Rotating daisy-chain
• The rotating daisy-chain procedure is a dynamic extension of the daisy chain algorithm.
• Highest priority to the unit that is nearest to the unit that has most recently accessed the bus
(it becomes the bus controller).
MULTIPROCESSORS
Write-through policy
• As shown in figure 10.12, a store to X (of the value of 120) into the cache of processor P1
updates memory to the new value in a write-through policy.
• A write-through policy maintains consistency between memory and the originating cache,
but the other two caches are inconsistent since they still hold the old value.
Write-back policy
• In a write-back policy, main memory is not updated at the time of the store.
• The copies in the other two caches and main memory are inconsistent.
• Memory is updated eventually when the modified data in the cache are copied back into
memory.
• Another configuration that may cause consistency problems is a direct memory access (DMA)
activity in conjunction with an IOP connected to the system bus.
• In the case of input, the DMA may modify locations in main memory that also reside in cache
without updating the cache.
• During a DMA output, memory locations may be read before they are updated from the
cache when using a write-back policy.
MULTIPROCESSORS
Software Approaches
Read-Only Data are Cacheable
• The scheme that allows only nonshared and read-only data to be stored in caches.

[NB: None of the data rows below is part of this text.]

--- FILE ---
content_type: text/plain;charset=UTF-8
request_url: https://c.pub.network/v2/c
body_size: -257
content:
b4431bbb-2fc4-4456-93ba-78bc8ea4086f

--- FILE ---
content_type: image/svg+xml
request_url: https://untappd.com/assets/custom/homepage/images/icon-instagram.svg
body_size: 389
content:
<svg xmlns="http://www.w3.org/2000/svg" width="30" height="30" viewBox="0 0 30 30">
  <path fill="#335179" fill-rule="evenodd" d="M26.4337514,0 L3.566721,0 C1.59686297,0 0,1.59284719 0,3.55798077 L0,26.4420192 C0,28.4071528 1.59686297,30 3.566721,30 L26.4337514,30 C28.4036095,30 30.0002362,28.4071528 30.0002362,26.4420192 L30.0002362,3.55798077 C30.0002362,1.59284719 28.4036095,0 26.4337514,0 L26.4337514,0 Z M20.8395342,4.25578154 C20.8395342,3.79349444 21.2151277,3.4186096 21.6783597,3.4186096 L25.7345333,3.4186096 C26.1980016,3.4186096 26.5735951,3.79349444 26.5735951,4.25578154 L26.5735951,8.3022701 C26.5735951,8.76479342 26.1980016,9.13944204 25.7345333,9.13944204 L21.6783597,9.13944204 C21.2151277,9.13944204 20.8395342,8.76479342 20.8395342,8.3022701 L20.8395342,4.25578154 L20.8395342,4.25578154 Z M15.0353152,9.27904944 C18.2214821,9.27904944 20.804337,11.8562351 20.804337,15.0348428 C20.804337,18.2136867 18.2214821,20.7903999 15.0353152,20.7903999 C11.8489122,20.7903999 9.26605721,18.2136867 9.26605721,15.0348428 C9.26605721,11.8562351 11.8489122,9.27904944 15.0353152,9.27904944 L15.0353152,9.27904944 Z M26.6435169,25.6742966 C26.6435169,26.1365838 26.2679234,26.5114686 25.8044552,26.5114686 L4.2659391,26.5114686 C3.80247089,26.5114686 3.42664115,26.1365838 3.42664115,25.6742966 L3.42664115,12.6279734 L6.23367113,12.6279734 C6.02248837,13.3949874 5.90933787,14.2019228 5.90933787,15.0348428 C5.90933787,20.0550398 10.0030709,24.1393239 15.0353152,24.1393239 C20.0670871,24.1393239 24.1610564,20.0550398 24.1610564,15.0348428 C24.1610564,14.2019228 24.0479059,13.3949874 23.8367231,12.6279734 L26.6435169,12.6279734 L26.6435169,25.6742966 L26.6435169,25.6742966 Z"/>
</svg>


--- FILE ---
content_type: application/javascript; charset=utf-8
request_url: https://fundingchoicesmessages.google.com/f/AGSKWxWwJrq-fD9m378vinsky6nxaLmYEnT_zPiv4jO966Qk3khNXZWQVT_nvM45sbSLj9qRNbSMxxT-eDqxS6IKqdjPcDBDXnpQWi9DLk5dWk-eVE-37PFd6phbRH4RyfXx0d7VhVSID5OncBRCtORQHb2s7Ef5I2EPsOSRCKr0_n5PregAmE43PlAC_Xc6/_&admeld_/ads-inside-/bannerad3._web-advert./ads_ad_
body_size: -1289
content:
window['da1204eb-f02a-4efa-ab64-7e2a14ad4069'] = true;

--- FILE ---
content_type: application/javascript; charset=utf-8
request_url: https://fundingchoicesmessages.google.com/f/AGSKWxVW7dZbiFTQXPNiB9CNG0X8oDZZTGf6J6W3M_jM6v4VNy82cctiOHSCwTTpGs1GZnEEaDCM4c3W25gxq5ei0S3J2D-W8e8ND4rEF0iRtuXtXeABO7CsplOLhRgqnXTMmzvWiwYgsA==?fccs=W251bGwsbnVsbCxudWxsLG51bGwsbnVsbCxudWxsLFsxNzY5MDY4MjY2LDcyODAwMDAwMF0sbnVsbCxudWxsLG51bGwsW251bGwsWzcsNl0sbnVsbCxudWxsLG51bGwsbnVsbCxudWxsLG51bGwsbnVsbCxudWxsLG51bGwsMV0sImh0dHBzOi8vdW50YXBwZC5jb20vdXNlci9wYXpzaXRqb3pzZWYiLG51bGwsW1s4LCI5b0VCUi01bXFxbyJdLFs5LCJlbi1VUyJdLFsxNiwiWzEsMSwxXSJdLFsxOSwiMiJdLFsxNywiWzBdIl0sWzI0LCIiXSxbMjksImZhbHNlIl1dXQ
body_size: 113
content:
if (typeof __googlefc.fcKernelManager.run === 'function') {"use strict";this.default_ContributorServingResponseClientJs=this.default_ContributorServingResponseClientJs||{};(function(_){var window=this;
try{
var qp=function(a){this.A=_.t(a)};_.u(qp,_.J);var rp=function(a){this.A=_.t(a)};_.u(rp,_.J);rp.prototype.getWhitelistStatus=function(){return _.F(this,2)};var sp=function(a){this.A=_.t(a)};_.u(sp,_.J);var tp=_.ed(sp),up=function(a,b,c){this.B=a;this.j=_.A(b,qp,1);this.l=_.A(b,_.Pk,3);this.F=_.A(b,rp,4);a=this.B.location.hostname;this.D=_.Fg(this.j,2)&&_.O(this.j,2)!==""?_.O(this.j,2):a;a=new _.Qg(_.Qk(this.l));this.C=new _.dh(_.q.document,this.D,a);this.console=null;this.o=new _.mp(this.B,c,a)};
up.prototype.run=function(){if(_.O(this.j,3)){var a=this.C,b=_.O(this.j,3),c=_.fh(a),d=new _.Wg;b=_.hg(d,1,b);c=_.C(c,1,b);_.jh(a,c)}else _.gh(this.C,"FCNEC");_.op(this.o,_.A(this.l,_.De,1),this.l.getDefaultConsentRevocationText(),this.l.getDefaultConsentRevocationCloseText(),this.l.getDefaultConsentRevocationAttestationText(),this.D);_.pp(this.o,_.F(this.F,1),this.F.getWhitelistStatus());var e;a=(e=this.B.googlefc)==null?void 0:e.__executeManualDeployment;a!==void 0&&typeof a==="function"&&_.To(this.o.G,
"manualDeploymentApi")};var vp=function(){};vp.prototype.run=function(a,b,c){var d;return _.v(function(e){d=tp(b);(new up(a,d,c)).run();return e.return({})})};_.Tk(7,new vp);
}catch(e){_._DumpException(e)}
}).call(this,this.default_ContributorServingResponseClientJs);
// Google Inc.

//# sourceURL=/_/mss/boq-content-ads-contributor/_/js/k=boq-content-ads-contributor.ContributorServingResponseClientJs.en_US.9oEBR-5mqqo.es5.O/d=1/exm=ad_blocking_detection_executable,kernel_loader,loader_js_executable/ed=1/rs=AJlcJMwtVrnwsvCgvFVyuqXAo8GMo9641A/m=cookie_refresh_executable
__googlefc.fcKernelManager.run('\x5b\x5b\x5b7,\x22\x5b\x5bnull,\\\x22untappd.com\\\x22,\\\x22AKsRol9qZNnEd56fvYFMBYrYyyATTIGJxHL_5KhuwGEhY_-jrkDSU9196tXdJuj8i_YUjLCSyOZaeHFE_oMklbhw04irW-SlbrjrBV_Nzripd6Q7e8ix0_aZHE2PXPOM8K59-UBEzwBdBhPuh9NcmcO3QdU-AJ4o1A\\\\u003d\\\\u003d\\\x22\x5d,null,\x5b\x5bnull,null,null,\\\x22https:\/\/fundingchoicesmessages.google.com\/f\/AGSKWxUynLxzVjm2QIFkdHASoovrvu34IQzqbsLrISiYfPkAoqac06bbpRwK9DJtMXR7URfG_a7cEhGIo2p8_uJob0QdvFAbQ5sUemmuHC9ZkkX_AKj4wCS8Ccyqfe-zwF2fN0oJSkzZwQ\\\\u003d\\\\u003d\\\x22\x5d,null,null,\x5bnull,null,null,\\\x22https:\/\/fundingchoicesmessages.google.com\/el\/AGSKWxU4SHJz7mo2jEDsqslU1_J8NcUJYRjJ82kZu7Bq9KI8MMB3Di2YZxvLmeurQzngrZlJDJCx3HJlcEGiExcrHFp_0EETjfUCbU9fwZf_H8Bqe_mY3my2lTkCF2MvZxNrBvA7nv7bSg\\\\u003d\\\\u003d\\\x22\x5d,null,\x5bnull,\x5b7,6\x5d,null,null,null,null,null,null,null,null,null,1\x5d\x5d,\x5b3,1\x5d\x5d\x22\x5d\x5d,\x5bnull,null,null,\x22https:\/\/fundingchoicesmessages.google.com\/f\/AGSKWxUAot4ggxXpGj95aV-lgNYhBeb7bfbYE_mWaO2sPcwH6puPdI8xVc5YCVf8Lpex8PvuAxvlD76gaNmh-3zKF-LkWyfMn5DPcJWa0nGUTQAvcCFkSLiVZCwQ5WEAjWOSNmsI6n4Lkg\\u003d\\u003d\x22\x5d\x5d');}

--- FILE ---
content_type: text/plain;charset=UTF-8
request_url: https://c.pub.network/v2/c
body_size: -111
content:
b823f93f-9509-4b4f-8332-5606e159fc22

Such items
are called cachable.
• Shared writable data are noncachable.
• The compiler must tag data as either cachable or noncachable, and the system hardware
makes sure that only cachable data are stored in caches.

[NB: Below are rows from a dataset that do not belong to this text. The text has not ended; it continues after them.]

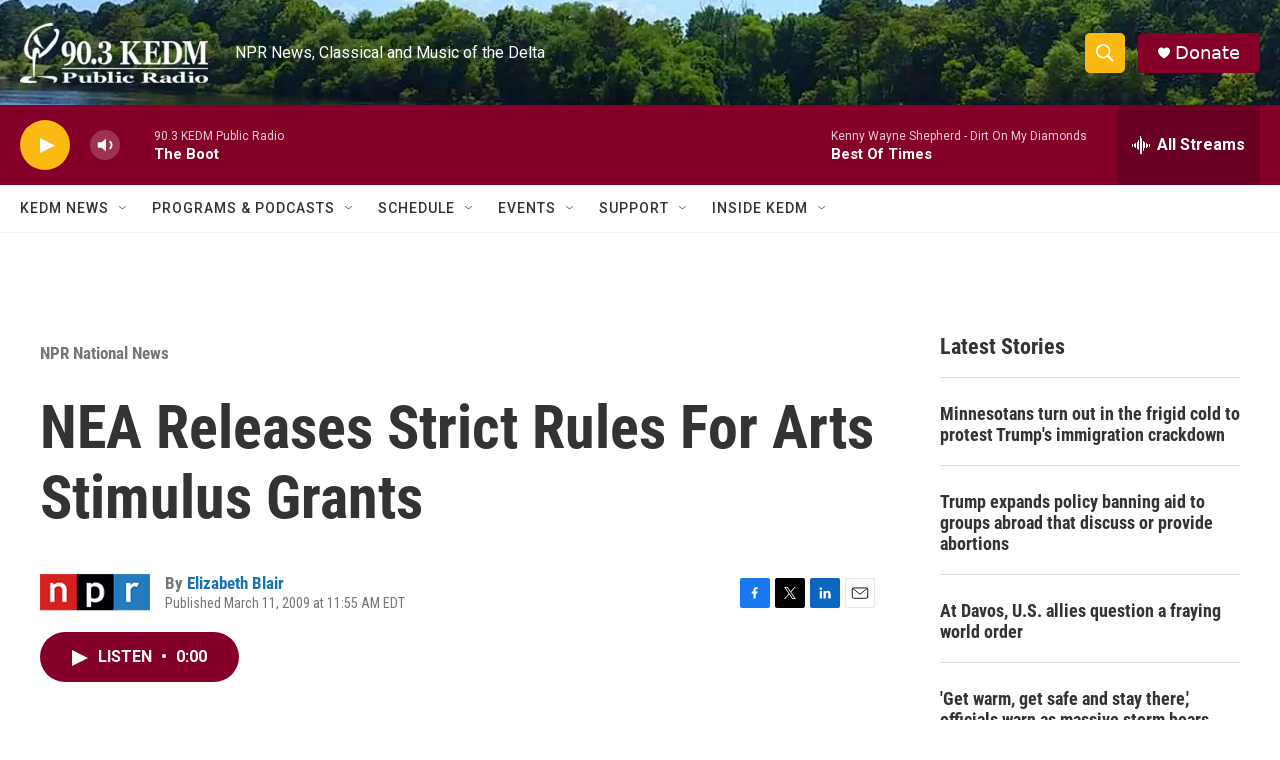

--- FILE ---
content_type: text/html; charset=utf-8
request_url: https://www.google.com/recaptcha/api2/aframe
body_size: 257
content:
<!DOCTYPE HTML><html><head><meta http-equiv="content-type" content="text/html; charset=UTF-8"></head><body><script nonce="NwDrEwMiFmnWhvsYXkdE4w">/** Anti-fraud and anti-abuse applications only. See google.com/recaptcha */ try{var clients={'sodar':'https://pagead2.googlesyndication.com/pagead/sodar?'};window.addEventListener("message",function(a){try{if(a.source===window.parent){var b=JSON.parse(a.data);var c=clients[b['id']];if(c){var d=document.createElement('img');d.src=c+b['params']+'&rc='+(localStorage.getItem("rc::a")?sessionStorage.getItem("rc::b"):"");window.document.body.appendChild(d);sessionStorage.setItem("rc::e",parseInt(sessionStorage.getItem("rc::e")||0)+1);localStorage.setItem("rc::h",'1769228209962');}}}catch(b){}});window.parent.postMessage("_grecaptcha_ready", "*");}catch(b){}</script></body></html>

--- FILE ---
content_type: application/javascript; charset=utf-8
request_url: https://fundingchoicesmessages.google.com/f/AGSKWxUve2ajd43k59fGzA0jKk9-4Ig2y8HGgTm_DbzQLsc6NBmOcKlAQyHlJfC_GDgUPocfzhIzqIEDv1BpQ6_QwmGaW7mmRYqMyiK9wshaBKLcKD7H2_9kR9nKC2jZj9MDAmPxXQqSY6sakveomv_XrV2ztsFD3IZAkFYwGc12FCM8Wmsys_io1l3up8jM/_/adsdaqbox_/responsive_dfp./sidebar_ad./ajaxAd?/directads.
body_size: -1290
content:
window['9d025ad6-2d36-4ece-8121-ef57b57d6f90'] = true;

• The noncachable data remain in main memory.
• This method restricts the type of data stored in caches and introduces an extra software
overhead that may degrades performance.
Centralized Global Table
• A scheme that allows writable data to exist in at least one cache is a method that employs a
centralized global table in it compiler.
• The status of memory blocks is stored in the central global table.
• Each block is identified as read-only (RO) or read and write (RW).

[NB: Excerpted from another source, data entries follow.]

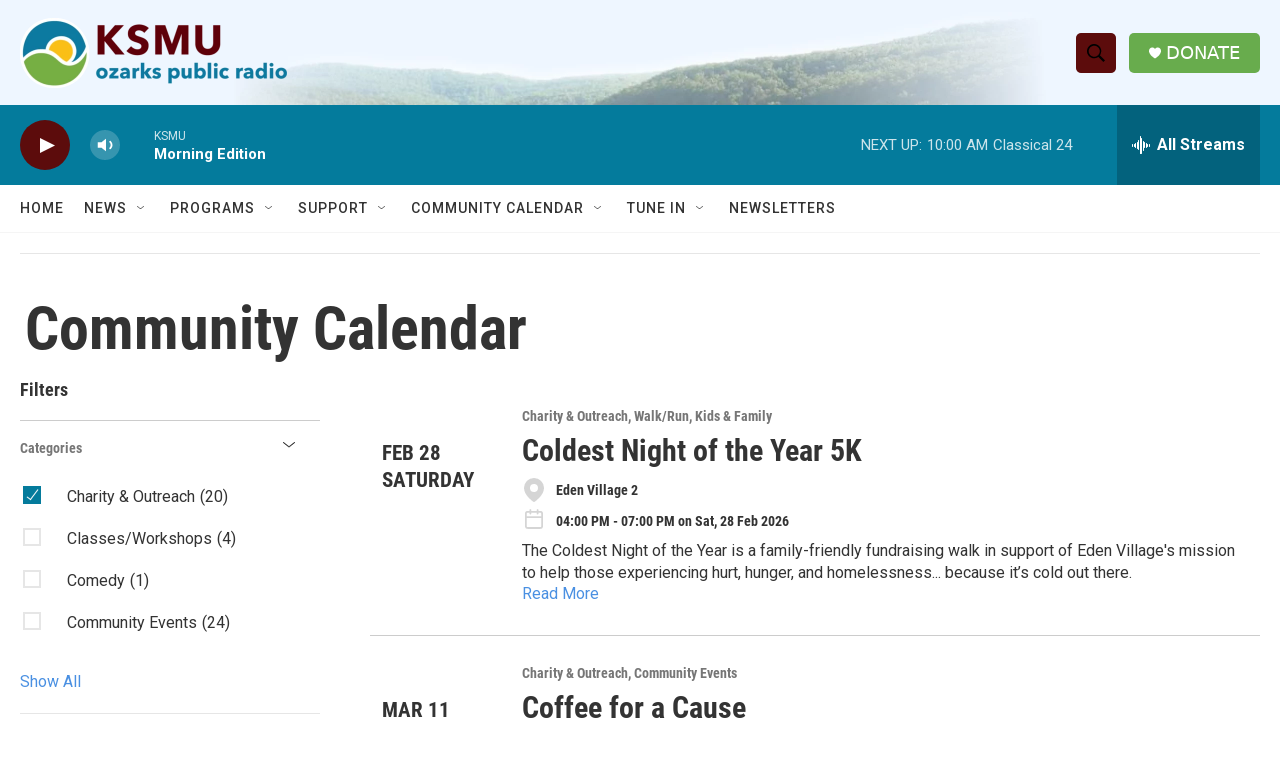

--- FILE ---
content_type: text/html; charset=utf-8
request_url: https://www.google.com/recaptcha/api2/aframe
body_size: 268
content:
<!DOCTYPE HTML><html><head><meta http-equiv="content-type" content="text/html; charset=UTF-8"></head><body><script nonce="J1CMr5XuCxmV_CmkMmnGqw">/** Anti-fraud and anti-abuse applications only. See google.com/recaptcha */ try{var clients={'sodar':'https://pagead2.googlesyndication.com/pagead/sodar?'};window.addEventListener("message",function(a){try{if(a.source===window.parent){var b=JSON.parse(a.data);var c=clients[b['id']];if(c){var d=document.createElement('img');d.src=c+b['params']+'&rc='+(localStorage.getItem("rc::a")?sessionStorage.getItem("rc::b"):"");window.document.body.appendChild(d);sessionStorage.setItem("rc::e",parseInt(sessionStorage.getItem("rc::e")||0)+1);localStorage.setItem("rc::h",'1768995037217');}}}catch(b){}});window.parent.postMessage("_grecaptcha_ready", "*");}catch(b){}</script></body></html>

• All caches can have copies of blocks identified as RO.
• Only one cache can have a copy of an RW block.
• Thus if the data are updated in the cache with an RW block, the other caches are not affected
because they do not have a copy of this block.
Hardware Approaches
Hardware-only solutions are handled by the hardware automatically and have the advantage of
higher speed and program transparency.
Snoopy Cache Controller
• In the hardware solution, the cache controller is specially designed to allow it to monitor all
bus requests from CPUs and IOPs.
• All caches attached to the bus constantly monitor the network for possible write operations.
• Depending on the method used, they must then either update or invalidate their own cache
copies when a match is detected.
• The bus controller that monitors this action is referred to as a snoopy cache controller.
• This is basically a hardware unit designed to maintain a bus-watching mechanism over all the
caches attached to the bus.
• All the snoopy controllers watch the bus for memory store operations.
• When a word in a cache is updated by writing into it, the corresponding location in main
memory is also updated.
• The local snoopy controllers in all other caches check their memory to determine if they have
a copy of the word that has been overwritten.
• If a copy exists in a remote cache, that location is marked invalid.
• Because all caches snoop on all bus writes, whenever a word is written, the net effect is to
update it in the original cache and main memory and remove it from all other caches.
• If at some future time a processor accesses the invalid item from its cache, the response is
equivalent to a cache miss, and the updated item is transferred from main memory. In this
way, inconsistent versions are prevented.